◆ Goal A ◆
In the records, begin at the first line and stop after the line that has "778,180 -> 814,219". Rewrite those lines with every "whereabouts" changed to "where" and nothing else altered.

◆ Passage provided ◆
-=-=-=-=-
Dynamic Google Dataproc clusters

Warning

Deprecated: Support for Dataproc is Deprecated and will be removed in a future DSS version

Although DSS has been successfully tested on Dataproc, we do not recommend setting up new deployments with Dataproc.

DSS does not support the latest Dataproc versions, security options are limited, and our experience is that Dataproc deployments are associated with a higher complexity and tend to generate higher administration workloads.

We recommend that you use a fully Elastic AI infrastructure based on GKE. Please see Elastic AI computation, or get in touch with your Dataiku Customer Success Manager, Technical Account Manager or Sales Engineer for more information and studying the best options.

DSS can create and manage multiple Dataproc clusters, allowing you to easily scale your workloads across multiple clusters, dynamically create and scale clusters for some scenarios, etc.

For more information on dynamic clusters and the usage of a dynamic cluster for a scenario, please see Multiple Hadoop clusters.

Support for dynamic clusters is provided through the “Dataproc clusters” DSS plugin. You will need to install this plugin in order to use this feature.

Prerequisites and limitations

  • Like for other kinds of multi-cluster setups, the server that runs DSS needs to have the client libraries for the proper Hadoop distribution. In that case, your server needs to have the Dataproc client libraries for the version of Dataproc you will use.

  • When working with multiple clusters, all clusters should run the same Dataproc version. If running different versions, some incompatibilities may occur.

Create your first cluster

Before Running

The Google Compute Engine (GCE) VM that hosts DSS is associated with a given service account, which MUST have the following AMI permissions to run properly:

  • Dataproc Editor

  • Dataproc Service Agent

Otherwise the user account running DSS must have the required credentials in order to create Dataproc clusters.

Install the plugin

From the “Plugins” section of the Administration panel, go to the store and install the Dataproc clusters plugin.

Define GCS connections

Most of the time, when using dynamic Dataproc clusters, you will store all inputs and outputs of your flows on GCS. Access to GCS from DSS and from the Dataproc cluster is done through GCS.

  • Go to Administration > Connections, and add a new HDFS connection

  • Enter “gs://your-bucket” or “gs://your-bucket/prefix” as the root path URI

Unless the DSS host has implicit access to the bucket through its IAM role or default credentials in environment variable GOOGLE_APPLICATION_CREDENTIALS, define connection-level credentials in “Extra Hadoop conf”:

  • Add a property called “spark.hadoop.google.cloud.auth.service.account.enable” with value true

  • Add a property called “spark.hadoop.google.cloud.auth.service.account.json.keyfile” with path to your keyfile on the server

Create the cluster and configure it

Go to Administration > Cluster and click “Create cluster”
-=-=-=-=-
Bounding box annotation entries:
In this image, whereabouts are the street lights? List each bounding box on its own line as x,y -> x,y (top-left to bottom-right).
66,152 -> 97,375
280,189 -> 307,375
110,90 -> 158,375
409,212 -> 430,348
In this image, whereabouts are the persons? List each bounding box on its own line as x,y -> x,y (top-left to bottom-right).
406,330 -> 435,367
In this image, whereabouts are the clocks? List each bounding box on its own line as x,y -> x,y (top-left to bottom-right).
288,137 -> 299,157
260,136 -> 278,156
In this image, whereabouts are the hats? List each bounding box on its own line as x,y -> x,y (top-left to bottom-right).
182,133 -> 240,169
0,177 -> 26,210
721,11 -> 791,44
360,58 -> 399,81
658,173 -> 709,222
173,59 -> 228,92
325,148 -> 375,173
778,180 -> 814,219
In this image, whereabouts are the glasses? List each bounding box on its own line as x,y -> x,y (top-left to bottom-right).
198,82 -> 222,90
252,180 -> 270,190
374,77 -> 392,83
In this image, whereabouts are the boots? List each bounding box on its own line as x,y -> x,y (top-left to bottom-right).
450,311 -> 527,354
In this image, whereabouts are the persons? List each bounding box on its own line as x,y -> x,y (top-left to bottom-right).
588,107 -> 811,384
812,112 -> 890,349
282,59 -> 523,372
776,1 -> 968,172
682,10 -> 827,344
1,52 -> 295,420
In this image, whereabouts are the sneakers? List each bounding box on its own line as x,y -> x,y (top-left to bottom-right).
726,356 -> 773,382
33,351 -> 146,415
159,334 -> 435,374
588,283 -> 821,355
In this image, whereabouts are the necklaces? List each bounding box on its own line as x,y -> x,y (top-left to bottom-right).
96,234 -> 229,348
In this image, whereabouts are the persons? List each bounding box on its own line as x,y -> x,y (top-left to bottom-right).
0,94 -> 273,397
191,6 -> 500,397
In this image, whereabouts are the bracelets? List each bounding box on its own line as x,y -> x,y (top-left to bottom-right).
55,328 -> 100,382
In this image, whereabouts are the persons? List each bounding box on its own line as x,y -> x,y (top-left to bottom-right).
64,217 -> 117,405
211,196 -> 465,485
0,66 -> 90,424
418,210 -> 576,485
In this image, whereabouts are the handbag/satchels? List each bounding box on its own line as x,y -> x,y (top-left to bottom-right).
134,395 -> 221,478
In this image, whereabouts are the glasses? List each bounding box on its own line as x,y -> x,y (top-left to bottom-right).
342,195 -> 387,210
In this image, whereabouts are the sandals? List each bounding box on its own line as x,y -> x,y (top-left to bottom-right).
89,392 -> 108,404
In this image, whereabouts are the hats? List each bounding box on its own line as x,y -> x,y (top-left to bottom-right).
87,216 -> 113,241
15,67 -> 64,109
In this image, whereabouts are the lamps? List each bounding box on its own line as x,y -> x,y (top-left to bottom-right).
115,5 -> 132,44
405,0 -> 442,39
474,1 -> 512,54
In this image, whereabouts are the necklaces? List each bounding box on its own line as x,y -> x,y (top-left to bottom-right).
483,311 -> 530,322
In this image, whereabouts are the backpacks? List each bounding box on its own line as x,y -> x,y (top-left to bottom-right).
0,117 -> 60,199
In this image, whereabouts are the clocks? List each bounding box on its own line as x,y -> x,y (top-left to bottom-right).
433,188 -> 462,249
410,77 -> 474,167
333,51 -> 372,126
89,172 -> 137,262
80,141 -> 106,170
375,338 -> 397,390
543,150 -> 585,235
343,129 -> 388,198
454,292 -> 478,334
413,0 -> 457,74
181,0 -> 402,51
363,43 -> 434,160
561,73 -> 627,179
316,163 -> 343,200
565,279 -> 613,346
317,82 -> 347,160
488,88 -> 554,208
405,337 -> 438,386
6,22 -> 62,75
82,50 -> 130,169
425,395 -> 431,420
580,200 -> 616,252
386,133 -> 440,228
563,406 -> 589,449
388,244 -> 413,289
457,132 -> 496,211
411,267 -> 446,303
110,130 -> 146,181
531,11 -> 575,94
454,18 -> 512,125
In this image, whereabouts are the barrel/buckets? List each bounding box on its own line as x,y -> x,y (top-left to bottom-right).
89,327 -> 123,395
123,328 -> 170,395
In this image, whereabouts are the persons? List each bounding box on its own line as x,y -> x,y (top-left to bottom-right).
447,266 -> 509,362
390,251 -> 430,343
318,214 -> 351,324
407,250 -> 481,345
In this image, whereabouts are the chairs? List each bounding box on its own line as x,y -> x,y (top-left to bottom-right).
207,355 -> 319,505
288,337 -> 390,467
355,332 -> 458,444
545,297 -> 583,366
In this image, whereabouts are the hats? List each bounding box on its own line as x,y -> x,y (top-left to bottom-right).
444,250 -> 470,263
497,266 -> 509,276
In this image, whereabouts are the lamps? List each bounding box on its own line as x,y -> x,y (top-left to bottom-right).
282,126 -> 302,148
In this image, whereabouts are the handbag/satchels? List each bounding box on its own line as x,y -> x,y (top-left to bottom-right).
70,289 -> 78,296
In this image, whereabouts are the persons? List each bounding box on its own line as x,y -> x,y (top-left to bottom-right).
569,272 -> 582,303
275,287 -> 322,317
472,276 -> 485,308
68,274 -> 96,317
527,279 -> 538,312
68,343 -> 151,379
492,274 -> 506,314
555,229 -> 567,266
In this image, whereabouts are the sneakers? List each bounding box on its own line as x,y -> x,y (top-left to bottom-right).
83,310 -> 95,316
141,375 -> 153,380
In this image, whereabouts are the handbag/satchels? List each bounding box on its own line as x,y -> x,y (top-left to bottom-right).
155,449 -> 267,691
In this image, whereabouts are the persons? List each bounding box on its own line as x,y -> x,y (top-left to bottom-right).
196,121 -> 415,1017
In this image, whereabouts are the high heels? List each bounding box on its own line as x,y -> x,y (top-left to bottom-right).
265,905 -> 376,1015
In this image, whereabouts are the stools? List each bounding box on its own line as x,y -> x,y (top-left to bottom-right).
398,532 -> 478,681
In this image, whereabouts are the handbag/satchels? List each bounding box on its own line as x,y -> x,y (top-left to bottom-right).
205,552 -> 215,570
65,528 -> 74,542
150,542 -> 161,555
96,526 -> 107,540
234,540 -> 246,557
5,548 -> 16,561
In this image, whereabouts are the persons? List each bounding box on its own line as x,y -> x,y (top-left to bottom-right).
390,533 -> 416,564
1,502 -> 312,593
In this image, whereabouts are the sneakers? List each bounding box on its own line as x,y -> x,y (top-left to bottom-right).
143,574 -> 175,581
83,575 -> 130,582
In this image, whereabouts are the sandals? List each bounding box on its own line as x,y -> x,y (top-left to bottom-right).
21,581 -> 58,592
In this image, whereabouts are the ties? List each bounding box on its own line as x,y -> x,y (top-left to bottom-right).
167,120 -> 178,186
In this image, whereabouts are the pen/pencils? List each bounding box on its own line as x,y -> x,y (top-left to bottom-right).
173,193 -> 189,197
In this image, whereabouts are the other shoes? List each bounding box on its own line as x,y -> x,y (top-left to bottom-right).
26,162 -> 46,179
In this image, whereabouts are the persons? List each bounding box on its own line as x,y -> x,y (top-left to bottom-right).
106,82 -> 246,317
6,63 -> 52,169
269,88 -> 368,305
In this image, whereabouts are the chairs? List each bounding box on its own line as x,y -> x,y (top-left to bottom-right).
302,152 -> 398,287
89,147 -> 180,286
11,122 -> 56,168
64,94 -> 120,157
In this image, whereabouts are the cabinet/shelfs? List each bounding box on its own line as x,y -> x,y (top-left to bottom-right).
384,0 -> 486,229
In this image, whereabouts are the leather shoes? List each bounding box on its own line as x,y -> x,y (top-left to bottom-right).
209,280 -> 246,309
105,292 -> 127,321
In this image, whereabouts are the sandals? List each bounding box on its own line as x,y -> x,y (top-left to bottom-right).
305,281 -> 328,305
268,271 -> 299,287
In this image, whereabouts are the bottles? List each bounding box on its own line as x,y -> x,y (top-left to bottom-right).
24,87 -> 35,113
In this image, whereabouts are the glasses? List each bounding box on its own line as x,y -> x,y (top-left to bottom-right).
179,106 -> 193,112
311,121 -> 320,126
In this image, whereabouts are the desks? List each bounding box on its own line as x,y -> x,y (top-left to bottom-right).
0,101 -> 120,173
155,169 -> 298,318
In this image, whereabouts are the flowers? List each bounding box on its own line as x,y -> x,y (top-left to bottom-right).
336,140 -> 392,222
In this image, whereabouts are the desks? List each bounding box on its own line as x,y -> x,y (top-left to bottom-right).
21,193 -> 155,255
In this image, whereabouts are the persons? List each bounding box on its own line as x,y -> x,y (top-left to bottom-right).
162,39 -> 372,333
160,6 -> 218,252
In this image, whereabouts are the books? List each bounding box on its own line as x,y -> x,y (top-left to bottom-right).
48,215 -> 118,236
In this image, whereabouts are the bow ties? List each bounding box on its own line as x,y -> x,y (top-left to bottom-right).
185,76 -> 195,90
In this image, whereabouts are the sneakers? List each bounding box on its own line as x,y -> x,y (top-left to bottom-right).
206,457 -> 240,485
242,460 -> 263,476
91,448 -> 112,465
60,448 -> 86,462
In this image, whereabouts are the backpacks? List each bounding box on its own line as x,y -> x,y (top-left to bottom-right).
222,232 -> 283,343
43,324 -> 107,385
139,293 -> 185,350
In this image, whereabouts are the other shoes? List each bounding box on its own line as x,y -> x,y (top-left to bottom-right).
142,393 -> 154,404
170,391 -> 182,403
-=-=-=-=-
◆ Goal B ◆
From the page on dynamic Dataproc clusters, reproduce the passage word for word, beginning at the words "We recommend that" and stopping after "some scenarios, etc.".

◆ Correct output A ◆
In this image, where are the street lights? List each bounding box on its own line as x,y -> x,y (top-left to bottom-right).
66,152 -> 97,375
280,189 -> 307,375
110,90 -> 158,375
409,212 -> 430,348
In this image, where are the persons? List each bounding box on its own line as x,y -> x,y (top-left to bottom-right).
406,330 -> 435,367
In this image, where are the clocks? List each bounding box on its own line as x,y -> x,y (top-left to bottom-right).
288,137 -> 299,157
260,136 -> 278,156
In this image, where are the hats? List each bounding box on its own line as x,y -> x,y (top-left to bottom-right).
182,133 -> 240,169
0,177 -> 26,210
721,11 -> 791,44
360,58 -> 399,81
658,173 -> 709,222
173,59 -> 228,92
325,148 -> 375,173
778,180 -> 814,219

◆ Correct output B ◆
We recommend that you use a fully Elastic AI infrastructure based on GKE. Please see Elastic AI computation, or get in touch with your Dataiku Customer Success Manager, Technical Account Manager or Sales Engineer for more information and studying the best options.

DSS can create and manage multiple Dataproc clusters, allowing you to easily scale your workloads across multiple clusters, dynamically create and scale clusters for some scenarios, etc.